Há pessoas (poucas, mas há) que menstruam ou que têm útero e que não são mulheres - estamos a falar de homens transgénero que não fizeram a transição ou de pessoas não-binárias.
Há mulheres (muitas, muitas mais do que se imagina) que não menstruam. Desde logo as raparigas, que são crianças ainda, sim, mas são mulheres no género. Depois, as mulheres que devido a algum problema de saúde não menstruam. As que usam métodos contraceptivos que inibem a menstruação. As grávidas. As mulheres trans. As que já estão na menopausa.
Portanto, haverá situações onde é importante saber que estamos perante uma pessoa que menstrua ou que tem útero, ainda que não seja uma mulher. Por exemplo, em contexto clínico essa informação é relevante. Lá porque se chama José e se apresenta como homem, é importante que os médicos entendam o seu corpo como ele é.
E há situações onde a palavra a usar é mulher e pronto.
Eu sou uma mulher. Sem útero. Sem menstruação. Mas mulher. Era o que faltava permitir que uma cirurgia viesse definir aquilo que sou.
II
Quero agradecer a todas as pessoas que enviaram mensagens, que telefonaram, que quiseram saber, que mandaram miminhos, que partilharam comigo a sua história ou a história de mulheres que conhecem. É muito importante saber que não estou sozinha nisto. É muito gratificante perceber que as palavras que escrevo aqui fazem sentido para outras pessoas. E fico muito feliz se contribuí, ainda que de forma ínfima, para que alguma mulher se sinta mais acompanhada ou mais confiante para poder abordar este tema com o seu médico.

● **TAREFAS PROPOSTAS**
(1) Devolva o trecho do texto sobre menstruação e género compreendido entre "Há pessoas (poucas, mas" e "como ele é.", inclusive.
(2) Prossiga a escrita do texto sobre menstruação e género a partir do ponto em que termina.

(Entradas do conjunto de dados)
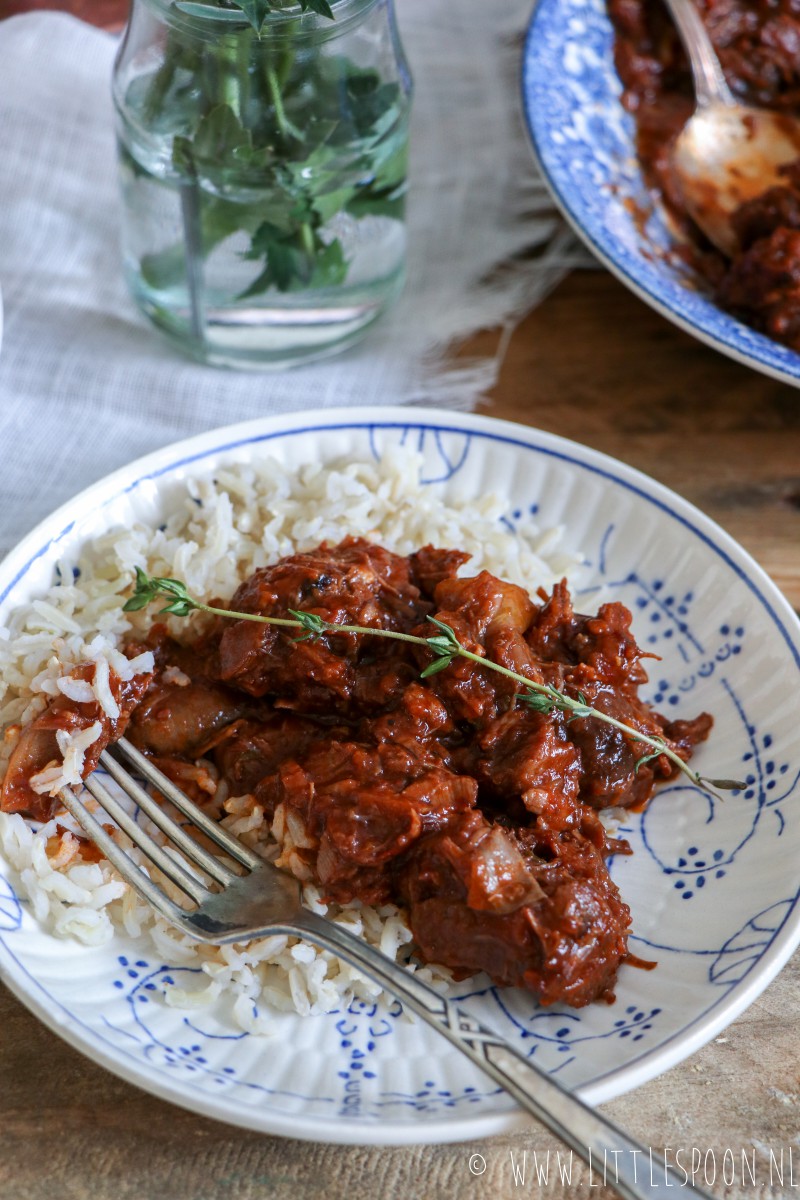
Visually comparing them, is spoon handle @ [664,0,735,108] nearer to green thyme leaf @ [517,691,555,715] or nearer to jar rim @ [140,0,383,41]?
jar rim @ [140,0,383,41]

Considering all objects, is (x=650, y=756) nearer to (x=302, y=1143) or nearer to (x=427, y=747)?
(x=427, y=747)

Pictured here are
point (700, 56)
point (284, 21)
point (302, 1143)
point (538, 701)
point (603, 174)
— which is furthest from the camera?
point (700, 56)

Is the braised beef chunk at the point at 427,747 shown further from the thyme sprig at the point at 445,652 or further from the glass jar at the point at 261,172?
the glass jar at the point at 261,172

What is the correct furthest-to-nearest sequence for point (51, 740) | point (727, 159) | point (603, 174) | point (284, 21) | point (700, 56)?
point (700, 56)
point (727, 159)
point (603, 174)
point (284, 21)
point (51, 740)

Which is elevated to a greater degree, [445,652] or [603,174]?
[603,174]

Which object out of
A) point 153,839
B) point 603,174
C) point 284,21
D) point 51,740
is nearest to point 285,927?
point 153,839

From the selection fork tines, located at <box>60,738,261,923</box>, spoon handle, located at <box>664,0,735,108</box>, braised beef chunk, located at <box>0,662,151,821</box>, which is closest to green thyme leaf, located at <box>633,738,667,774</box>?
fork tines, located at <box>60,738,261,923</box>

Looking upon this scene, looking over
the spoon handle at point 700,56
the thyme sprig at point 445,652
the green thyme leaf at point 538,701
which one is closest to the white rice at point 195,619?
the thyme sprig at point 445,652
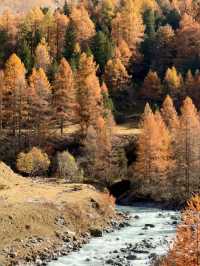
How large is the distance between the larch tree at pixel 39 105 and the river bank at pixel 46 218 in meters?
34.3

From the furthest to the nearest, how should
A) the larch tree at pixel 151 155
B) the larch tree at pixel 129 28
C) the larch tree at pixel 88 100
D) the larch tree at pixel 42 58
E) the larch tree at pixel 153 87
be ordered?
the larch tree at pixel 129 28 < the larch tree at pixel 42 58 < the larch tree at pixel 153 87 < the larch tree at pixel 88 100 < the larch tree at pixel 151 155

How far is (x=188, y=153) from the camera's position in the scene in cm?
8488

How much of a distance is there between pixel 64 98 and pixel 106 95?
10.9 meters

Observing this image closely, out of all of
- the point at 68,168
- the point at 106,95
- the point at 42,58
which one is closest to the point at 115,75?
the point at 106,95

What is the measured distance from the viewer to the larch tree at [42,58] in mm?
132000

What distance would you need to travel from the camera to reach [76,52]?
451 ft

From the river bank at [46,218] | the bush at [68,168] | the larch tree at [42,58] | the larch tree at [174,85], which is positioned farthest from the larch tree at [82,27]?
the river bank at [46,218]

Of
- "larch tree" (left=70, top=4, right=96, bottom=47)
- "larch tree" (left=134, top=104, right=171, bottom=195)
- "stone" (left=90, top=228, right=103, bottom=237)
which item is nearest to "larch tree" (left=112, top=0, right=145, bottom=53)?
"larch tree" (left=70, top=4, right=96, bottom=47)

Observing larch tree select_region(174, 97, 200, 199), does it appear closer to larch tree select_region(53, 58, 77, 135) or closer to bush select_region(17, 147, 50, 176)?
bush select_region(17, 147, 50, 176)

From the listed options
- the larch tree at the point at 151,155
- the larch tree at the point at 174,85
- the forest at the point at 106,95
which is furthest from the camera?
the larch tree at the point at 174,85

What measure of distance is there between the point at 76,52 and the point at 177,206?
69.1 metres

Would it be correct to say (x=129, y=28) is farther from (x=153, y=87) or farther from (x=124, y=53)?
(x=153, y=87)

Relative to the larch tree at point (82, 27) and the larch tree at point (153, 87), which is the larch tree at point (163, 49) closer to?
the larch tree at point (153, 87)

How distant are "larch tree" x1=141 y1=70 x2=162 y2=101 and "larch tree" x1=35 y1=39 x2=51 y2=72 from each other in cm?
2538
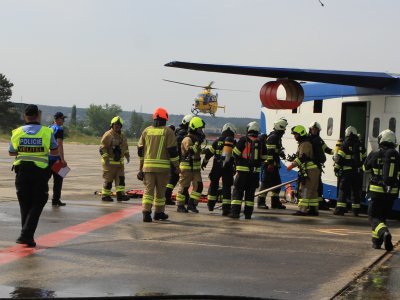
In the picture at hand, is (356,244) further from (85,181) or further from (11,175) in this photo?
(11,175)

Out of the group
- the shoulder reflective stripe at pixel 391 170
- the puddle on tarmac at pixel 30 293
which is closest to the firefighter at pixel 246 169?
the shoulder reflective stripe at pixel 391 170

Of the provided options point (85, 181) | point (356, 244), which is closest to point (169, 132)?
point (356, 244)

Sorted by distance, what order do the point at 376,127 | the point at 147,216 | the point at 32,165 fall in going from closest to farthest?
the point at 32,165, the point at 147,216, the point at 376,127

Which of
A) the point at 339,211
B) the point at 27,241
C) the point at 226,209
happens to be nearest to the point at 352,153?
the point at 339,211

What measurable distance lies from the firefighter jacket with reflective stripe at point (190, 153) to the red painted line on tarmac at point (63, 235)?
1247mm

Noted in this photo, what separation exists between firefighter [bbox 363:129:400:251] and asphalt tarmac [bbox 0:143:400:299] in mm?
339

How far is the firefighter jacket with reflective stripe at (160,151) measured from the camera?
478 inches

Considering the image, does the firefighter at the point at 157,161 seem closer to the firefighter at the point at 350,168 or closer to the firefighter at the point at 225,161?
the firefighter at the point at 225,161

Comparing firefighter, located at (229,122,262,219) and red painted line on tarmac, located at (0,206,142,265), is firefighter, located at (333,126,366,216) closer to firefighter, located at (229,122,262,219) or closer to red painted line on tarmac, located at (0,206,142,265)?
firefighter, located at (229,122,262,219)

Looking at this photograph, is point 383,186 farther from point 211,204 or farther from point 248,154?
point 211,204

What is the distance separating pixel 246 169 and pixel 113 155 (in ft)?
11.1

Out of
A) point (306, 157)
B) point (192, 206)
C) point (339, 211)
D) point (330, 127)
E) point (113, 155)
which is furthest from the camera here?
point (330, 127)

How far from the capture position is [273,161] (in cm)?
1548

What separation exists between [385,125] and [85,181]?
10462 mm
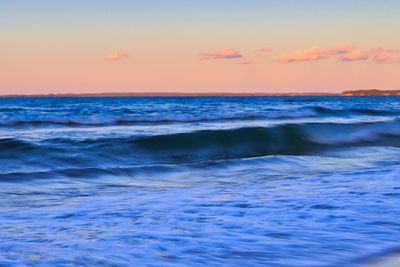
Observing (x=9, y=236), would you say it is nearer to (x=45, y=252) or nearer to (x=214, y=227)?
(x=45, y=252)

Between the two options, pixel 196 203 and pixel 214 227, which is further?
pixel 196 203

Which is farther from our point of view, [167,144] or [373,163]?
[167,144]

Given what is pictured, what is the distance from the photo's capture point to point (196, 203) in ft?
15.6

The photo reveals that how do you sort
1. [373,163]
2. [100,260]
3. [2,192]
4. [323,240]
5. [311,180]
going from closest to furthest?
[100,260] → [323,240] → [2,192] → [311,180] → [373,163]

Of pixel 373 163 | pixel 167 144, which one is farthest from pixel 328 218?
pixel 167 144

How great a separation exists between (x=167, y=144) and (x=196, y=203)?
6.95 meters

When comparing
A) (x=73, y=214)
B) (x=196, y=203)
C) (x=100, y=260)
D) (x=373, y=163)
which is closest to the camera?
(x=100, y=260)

● **RESPOSTAS**
(1)
Há pessoas (poucas, mas há) que menstruam ou que têm útero e que não são mulheres - estamos a falar de homens transgénero que não fizeram a transição ou de pessoas não-binárias.
Há mulheres (muitas, muitas mais do que se imagina) que não menstruam. Desde logo as raparigas, que são crianças ainda, sim, mas são mulheres no género. Depois, as mulheres que devido a algum problema de saúde não menstruam. As que usam métodos contraceptivos que inibem a menstruação. As grávidas. As mulheres trans. As que já estão na menopausa.
Portanto, haverá situações onde é importante saber que estamos perante uma pessoa que menstrua ou que tem útero, ainda que não seja uma mulher. Por exemplo, em contexto clínico essa informação é relevante. Lá porque se chama José e se apresenta como homem, é importante que os médicos entendam o seu corpo como ele é.

(2)
Algumas pessoas ficam surpreendidas e perguntam-me como é que consigo falar de coisas tão íntimas, se não tenho vergonha de me expor. O que posso dizer? Não foi sempre assim, mas cada vez me preocupo menos com o que é que as outras pesssoas pensam de mim. Acredito verdadeiramente que é muito importante falarmos abertamente sobre estes e sobre todos os assuntos. Temos mesmo que perder a vergonha que nos impingiram ao longo de séculos de patriarcado. Até porque, se pensarmos bem, não há motivo nenhum para ter vergonha.
Entretanto, a médica diz que está tudo a correr bem e que posso retomar a minha vidinha normal, ainda que com alguns cuidados. Parece que sempre vou conseguir aproveitar uns dias antes do famigerado regresso às aulas. Só o Bandido vai ter saudades dos dias no sofá.